「ロシア人ってマヨラーなんですよ」と横地さんは笑う。その上品な味に今ひとつB級グルメ感の漂う「マヨラー」という言葉がピンとこなかったのだが、後でネットでレシピを調べてみると、「ロゴスキー」のレシピとは異なり、具材の層と層の間にマヨネーズをたっぷり塗るとあった。なるほど。

キャビアのお供にも欠かせないロシアのパンケーキ、ブリヌイ

個人的に、「毛皮のコートを着たニシン」のようなサラダに抜群に合うと思うロシアの食べ物がある。ロシア風パンケーキ、ブリヌイだ。ロシアではチェーンの専門店もあるほどポピュラーな食べ物で、ひき肉やサーモンを巻いて食べたり、ジャムと一緒に食べたり。もっちりとした食感で、細かく刻まれた野菜を載せても、酢漬けニシンを載せて食べても、それはそれはおいしい。なかなか食べるチャンスはないが、超高級食材のキャビアを食べるときにも欠かせない一品だ。

ストロガニーナ ロシアでは写真のような凍った魚を削ったものが主流

「簡単なロシア料理を日本で再現しようとすると、ものすごく手間がかかったりするんです」と横地さんは言いながら、「ストロガニーナ」という耳慣れない料理の話もしてくれた。メニューの説明書きには「シベリア風冷凍削り牛肉」とある。

「シベリアは氷点下数十度になるような土地でしょ。ほうっておけば食材は勝手に凍るんです。切れないから薄く削って食べるしかない。でも、それを日本でやるとわざわざ冷凍庫に入れて削ってってなるんですよね。食文化って本当におもしろい」。ロシアでは牛肉ではなく、主に生魚を用い、肉なら野生のシカやウサギなどを使うことが多いと言うが、冷凍にすれば寄生虫は死滅し、病原菌の繁殖も防げる。現地の生活の知恵でもある。

「ロゴスキー」の牛肉のストロガニーナ

冷凍して削って食べておいしい牛肉を研究した結果、現在、「ロゴスキー」では赤身と脂のバランスがいいオーストラリア産の牛肉を使用している。日本では生肉の扱いには規制があるので、軽く表面をロースト、ぎりぎり生の風味が残るようなローストビーフにしてから凍らせているという。

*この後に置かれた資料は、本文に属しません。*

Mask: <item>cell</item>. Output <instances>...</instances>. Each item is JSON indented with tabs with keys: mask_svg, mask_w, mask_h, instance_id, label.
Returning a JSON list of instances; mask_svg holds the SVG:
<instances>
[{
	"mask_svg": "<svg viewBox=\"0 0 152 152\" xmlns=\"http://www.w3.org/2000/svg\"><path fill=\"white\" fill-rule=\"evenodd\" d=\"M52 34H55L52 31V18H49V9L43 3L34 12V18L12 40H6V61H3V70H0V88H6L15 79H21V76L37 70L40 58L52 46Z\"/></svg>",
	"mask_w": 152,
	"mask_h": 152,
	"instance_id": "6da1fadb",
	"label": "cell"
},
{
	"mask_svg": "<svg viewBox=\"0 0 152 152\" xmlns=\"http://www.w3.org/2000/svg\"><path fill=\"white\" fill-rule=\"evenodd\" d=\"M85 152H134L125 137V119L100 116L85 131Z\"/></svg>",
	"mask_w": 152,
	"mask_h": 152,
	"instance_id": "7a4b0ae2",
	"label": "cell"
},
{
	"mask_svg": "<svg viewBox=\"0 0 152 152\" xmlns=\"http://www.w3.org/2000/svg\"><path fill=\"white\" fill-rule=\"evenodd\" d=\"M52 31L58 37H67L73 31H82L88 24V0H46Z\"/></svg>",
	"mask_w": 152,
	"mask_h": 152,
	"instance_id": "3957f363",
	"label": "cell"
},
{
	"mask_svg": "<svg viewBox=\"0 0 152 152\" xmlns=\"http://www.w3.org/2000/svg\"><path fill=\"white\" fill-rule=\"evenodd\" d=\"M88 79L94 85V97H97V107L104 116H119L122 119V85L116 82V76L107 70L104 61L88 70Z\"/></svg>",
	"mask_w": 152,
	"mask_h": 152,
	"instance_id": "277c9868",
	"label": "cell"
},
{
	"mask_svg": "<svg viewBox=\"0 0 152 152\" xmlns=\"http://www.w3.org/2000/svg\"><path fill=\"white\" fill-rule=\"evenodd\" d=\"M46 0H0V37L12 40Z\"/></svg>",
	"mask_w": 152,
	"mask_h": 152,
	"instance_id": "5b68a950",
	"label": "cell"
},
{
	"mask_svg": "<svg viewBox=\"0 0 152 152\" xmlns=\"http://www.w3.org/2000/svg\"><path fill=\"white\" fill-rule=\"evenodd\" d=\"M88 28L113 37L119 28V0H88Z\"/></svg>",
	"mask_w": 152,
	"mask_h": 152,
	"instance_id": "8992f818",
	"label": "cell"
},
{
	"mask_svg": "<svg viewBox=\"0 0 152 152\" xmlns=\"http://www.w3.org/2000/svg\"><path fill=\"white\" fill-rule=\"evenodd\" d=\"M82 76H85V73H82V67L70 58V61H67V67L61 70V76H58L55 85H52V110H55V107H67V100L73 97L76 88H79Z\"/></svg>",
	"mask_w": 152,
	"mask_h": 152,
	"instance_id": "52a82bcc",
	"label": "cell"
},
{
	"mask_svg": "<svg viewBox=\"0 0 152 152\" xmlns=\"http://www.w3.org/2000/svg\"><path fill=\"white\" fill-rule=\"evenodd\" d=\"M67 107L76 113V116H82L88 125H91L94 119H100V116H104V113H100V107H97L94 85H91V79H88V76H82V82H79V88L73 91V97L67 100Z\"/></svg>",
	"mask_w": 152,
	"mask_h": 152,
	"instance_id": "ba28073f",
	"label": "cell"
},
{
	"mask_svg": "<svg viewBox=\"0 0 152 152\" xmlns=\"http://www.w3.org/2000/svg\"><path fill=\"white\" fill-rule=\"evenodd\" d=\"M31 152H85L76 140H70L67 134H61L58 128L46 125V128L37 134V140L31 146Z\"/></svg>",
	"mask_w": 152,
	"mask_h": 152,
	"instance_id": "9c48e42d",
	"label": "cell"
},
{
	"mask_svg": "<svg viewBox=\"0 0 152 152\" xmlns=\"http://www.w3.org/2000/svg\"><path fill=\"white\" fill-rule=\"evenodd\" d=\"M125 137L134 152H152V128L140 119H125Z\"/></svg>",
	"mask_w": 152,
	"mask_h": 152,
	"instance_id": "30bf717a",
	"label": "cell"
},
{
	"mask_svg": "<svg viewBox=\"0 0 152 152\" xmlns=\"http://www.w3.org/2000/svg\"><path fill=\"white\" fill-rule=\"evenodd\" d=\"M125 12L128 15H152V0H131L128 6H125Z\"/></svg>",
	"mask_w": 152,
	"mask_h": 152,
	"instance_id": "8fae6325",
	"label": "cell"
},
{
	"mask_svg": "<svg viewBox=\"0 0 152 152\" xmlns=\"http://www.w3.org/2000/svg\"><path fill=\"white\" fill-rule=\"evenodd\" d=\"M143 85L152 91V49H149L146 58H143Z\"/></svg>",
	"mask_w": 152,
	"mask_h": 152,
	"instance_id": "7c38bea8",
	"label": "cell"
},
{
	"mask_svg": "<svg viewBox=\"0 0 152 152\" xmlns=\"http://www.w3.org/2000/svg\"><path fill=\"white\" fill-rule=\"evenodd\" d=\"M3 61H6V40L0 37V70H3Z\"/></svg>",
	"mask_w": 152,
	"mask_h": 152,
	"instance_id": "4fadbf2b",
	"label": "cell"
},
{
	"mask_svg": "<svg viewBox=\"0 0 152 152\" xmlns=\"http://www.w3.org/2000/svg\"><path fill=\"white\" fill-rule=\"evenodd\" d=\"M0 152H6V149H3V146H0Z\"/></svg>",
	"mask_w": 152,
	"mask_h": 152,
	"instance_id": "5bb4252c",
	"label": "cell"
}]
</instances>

うっすら霜の付いた薄切り肉を食べてみると、口の中の温度ですっと軟らかくなったが、喉を通るとき少しひやっと感じた。ピリ辛の和風だれをかけて食べるのだが、脂が少ない肉なのでさっぱりとして、一人でペロッと一皿平らげられそうだった。「これ、ウオッカに合うんですよ」と横地さんは魅惑的なことを言う。実際、この肉料理を肴にウオッカを飲む人は多いらしい。

創業のきっかけとなった「バーブシュカ(おばあちゃん)のロシア漬け」

店を出るとき、「ロシア漬け」をテイクアウトした。キャベツをはじめ数種の野菜をロシア風ピクルスにしたものだ。そもそも、緑さん美代さん夫妻が「ロゴスキー」を開店するきっかけを作ったのはこの漬物。終戦直後、「つまもの屋」を営んでいた2人が客に店に出していたロシア風漬物を前に、「これだけおいしいロシア漬けができるならロシア料理店を開けば」とアドバイスされたのだ。

ボルシチにも入っていたキャベツの酢漬けを食べてみると、スープで食べたときとは異なる生野菜のフレッシュ感が残る、シャッキリとした食感にうれしくなる。これが、「これだけおいしいロシア漬け」か。ああ、ブリヌイとウオッカと合わせたら最高だろうな、などと思いながら、また1枚キャベツをかじった。